= Provided material =
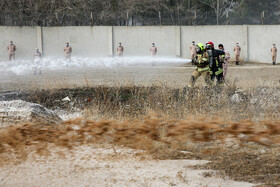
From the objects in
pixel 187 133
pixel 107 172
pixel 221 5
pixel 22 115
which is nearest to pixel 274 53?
pixel 221 5

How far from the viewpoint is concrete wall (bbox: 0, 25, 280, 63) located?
2856cm

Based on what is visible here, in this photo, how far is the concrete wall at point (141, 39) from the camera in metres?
28.6

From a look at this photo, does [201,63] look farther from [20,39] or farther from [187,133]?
[20,39]

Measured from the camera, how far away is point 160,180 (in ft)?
16.0

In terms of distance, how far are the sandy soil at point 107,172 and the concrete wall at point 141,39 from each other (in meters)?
23.1

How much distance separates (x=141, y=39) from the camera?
28703 mm

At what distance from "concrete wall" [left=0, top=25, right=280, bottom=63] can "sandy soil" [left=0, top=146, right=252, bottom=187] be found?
23060 mm

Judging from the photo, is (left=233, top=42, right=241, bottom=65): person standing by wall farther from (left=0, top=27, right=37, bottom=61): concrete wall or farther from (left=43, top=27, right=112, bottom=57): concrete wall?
(left=0, top=27, right=37, bottom=61): concrete wall

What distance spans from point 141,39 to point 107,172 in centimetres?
2397

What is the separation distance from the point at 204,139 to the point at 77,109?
5.87 m

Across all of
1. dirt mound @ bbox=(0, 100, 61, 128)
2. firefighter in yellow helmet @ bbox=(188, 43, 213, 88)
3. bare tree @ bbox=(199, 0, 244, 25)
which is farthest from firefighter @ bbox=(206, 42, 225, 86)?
bare tree @ bbox=(199, 0, 244, 25)

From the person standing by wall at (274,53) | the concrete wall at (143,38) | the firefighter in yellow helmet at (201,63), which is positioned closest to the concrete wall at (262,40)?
the person standing by wall at (274,53)

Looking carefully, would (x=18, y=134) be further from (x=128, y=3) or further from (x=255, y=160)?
(x=128, y=3)

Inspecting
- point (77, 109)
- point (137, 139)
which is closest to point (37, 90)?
point (77, 109)
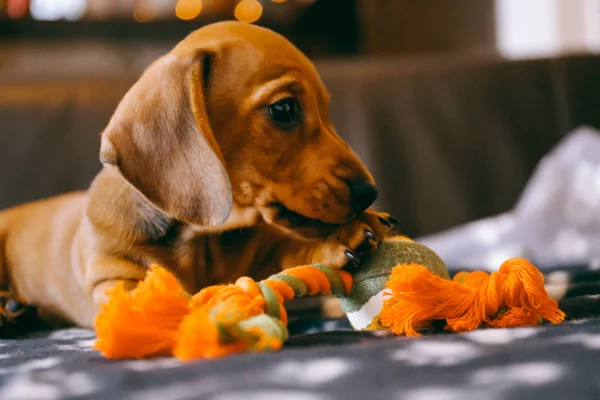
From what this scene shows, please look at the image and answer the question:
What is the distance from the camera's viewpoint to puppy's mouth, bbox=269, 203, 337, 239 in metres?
1.22

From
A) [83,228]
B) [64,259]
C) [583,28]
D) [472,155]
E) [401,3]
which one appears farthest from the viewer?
[401,3]

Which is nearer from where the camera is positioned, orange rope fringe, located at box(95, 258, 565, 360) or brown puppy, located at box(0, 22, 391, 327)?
orange rope fringe, located at box(95, 258, 565, 360)

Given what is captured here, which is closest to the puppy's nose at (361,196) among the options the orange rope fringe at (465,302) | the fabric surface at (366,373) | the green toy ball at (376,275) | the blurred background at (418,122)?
the green toy ball at (376,275)

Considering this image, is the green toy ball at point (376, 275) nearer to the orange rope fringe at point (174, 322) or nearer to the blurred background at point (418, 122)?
the orange rope fringe at point (174, 322)

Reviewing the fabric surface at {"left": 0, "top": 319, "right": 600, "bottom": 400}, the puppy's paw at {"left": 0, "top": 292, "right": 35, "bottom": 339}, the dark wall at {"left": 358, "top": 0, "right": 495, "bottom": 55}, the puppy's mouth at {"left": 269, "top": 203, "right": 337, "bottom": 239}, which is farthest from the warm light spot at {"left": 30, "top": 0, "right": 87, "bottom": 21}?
the fabric surface at {"left": 0, "top": 319, "right": 600, "bottom": 400}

= What is being asked =
Reproduce the lines from the line with "What is the separation" through the last line of the entries exactly, including both ends and excluding pictures.

= Task response =
What is the separation distance from the point at 204,139 to the point at 77,109?
5.87 m

Across all of
1. dirt mound @ bbox=(0, 100, 61, 128)
2. firefighter in yellow helmet @ bbox=(188, 43, 213, 88)
3. bare tree @ bbox=(199, 0, 244, 25)
which is farthest from firefighter @ bbox=(206, 42, 225, 86)?
bare tree @ bbox=(199, 0, 244, 25)

From the person standing by wall at (274,53) | the concrete wall at (143,38) | the firefighter in yellow helmet at (201,63), which is positioned closest to the concrete wall at (262,40)?
the person standing by wall at (274,53)

Looking carefully, would (x=18, y=134) be further from (x=128, y=3) or further from (x=255, y=160)?
(x=128, y=3)

Inspecting
- point (77, 109)
- point (137, 139)
which is closest to point (37, 90)?
point (77, 109)
From what this scene shows, please look at the image and answer the question:
What is the distance from the camera's viewpoint to puppy's mouth, bbox=269, 203, 337, 239 in metres?
1.22

From
A) [83,228]
B) [64,259]
C) [583,28]
D) [472,155]
E) [401,3]
which one appears farthest from the viewer?
[401,3]

Which is nearer from where the camera is positioned, orange rope fringe, located at box(95, 258, 565, 360) or brown puppy, located at box(0, 22, 391, 327)?
orange rope fringe, located at box(95, 258, 565, 360)

Given what is captured here, which is closest to the puppy's nose at (361,196) among the options the orange rope fringe at (465,302) | the fabric surface at (366,373) | the green toy ball at (376,275) | the blurred background at (418,122)?
the green toy ball at (376,275)

Considering this image, is the green toy ball at point (376, 275) nearer to the orange rope fringe at point (174, 322) or nearer to the blurred background at point (418, 122)?
the orange rope fringe at point (174, 322)

Reviewing the fabric surface at {"left": 0, "top": 319, "right": 600, "bottom": 400}, the puppy's paw at {"left": 0, "top": 292, "right": 35, "bottom": 339}, the dark wall at {"left": 358, "top": 0, "right": 495, "bottom": 55}, the puppy's mouth at {"left": 269, "top": 203, "right": 337, "bottom": 239}, which is farthest from the warm light spot at {"left": 30, "top": 0, "right": 87, "bottom": 21}?
the fabric surface at {"left": 0, "top": 319, "right": 600, "bottom": 400}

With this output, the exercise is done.